**Extrait du texte**
******

À retenir
- Afin d’optimiser la conception de la liaison Oosterweel et son exécution, Lantis a investi dans plusieurs projets tests ces dix dernières années, le plus spectaculaire étant sans doute le puits d’essai d’une profondeur de 24 mètres.
- L’objectif principal de ce puits d’essai était de cartographier avec davantage de précision les propriétés du sous-sol, en particulier là où celui-ci est composé d’argile de Boom.
- Ce projet a mobilisé une très large palette de systèmes de monitoring : jauges de déformation à fibre optique, piézomètres à pierre poreuse, inclinomètres verticaux et horizontaux et repères de tassement.
- Les campagnes d’essai effectuées en amont ont permis de réduire la facture et d’améliorer la phase de conception. Beaucoup d’interrogations ont de surcroît pu être balayées, ce qui a grandement facilité les phases de conception et d’exécution.
Un système de monitoring dans un puits d’essai pour comprendre le comportement du sol
La liaison Oosterweel constitue le plus grand projet d’infrastructure que la Belgique ait jamais connu. Afin d’éviter les retards et les frais inutiles, Lantis, le maître d’ouvrage, a minutieusement préparé le terrain, entre autres pour la partie des tunnels du Canal. Entre 2013 et 2015, le sous-sol a fait l’objet d’études approfondies et différentes techniques d’exécution ont été expérimentées dans le cadre d’un puits d’essai d’une profondeur de 24 mètres. À cette occasion, une palette particulièrement étoffée de solutions de monitoring a permis de percevoir sous un jour nouveau le comportement imprévisible de l’argile de Boom.
Mieux comprendre le comportement de l’argile de Boom
L’argile de Boom est un sol que l’on retrouve dans toute la zone de la liaison Oosterweel et qui possède des caractéristiques très spécifiques. L’argile de Boom présente ainsi un degré élevé de plasticité et de rigidité, ainsi que la particularité de s’étendre lorsque l’on enlève la terre qui la recouvre. Qui plus est, ce phénomène de gonflement se maintient pendant des décennies, avec pour conséquence que les entrées du tunnel Kennedy (qui a été construit dans les années soixante) continuent de s’élever à concurrence de 1 à 2 mm par an. Enfin, l’argile de Boom n’est pas perméable. « Cette couche de sol peut par conséquent faire office en soi d’écran étanche », souligne Benoit Janssens, responsable du département de génie civil et de géotechnique chez Lantis.

******

**Consigne**
Citez à l'identique le passage du texte sur le puits d'essai qui commence par « - Ce projet » et se termine par « repères de tassement. ».

**Données fournies**
******

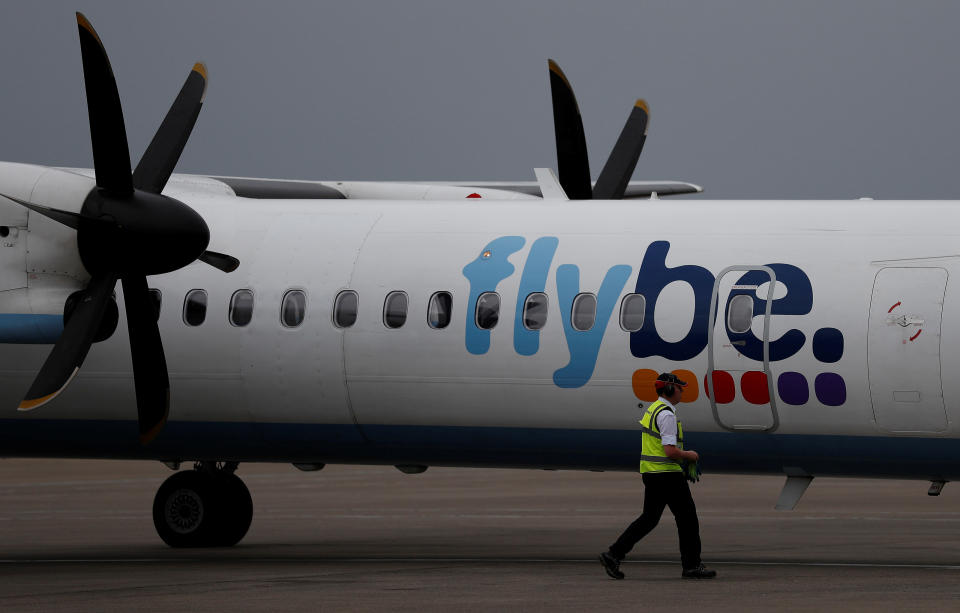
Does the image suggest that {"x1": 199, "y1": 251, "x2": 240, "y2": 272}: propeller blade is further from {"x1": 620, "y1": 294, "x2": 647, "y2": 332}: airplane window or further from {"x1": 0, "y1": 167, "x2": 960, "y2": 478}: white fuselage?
{"x1": 620, "y1": 294, "x2": 647, "y2": 332}: airplane window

******

**Réponse**
- Ce projet a mobilisé une très large palette de systèmes de monitoring : jauges de déformation à fibre optique, piézomètres à pierre poreuse, inclinomètres verticaux et horizontaux et repères de tassement.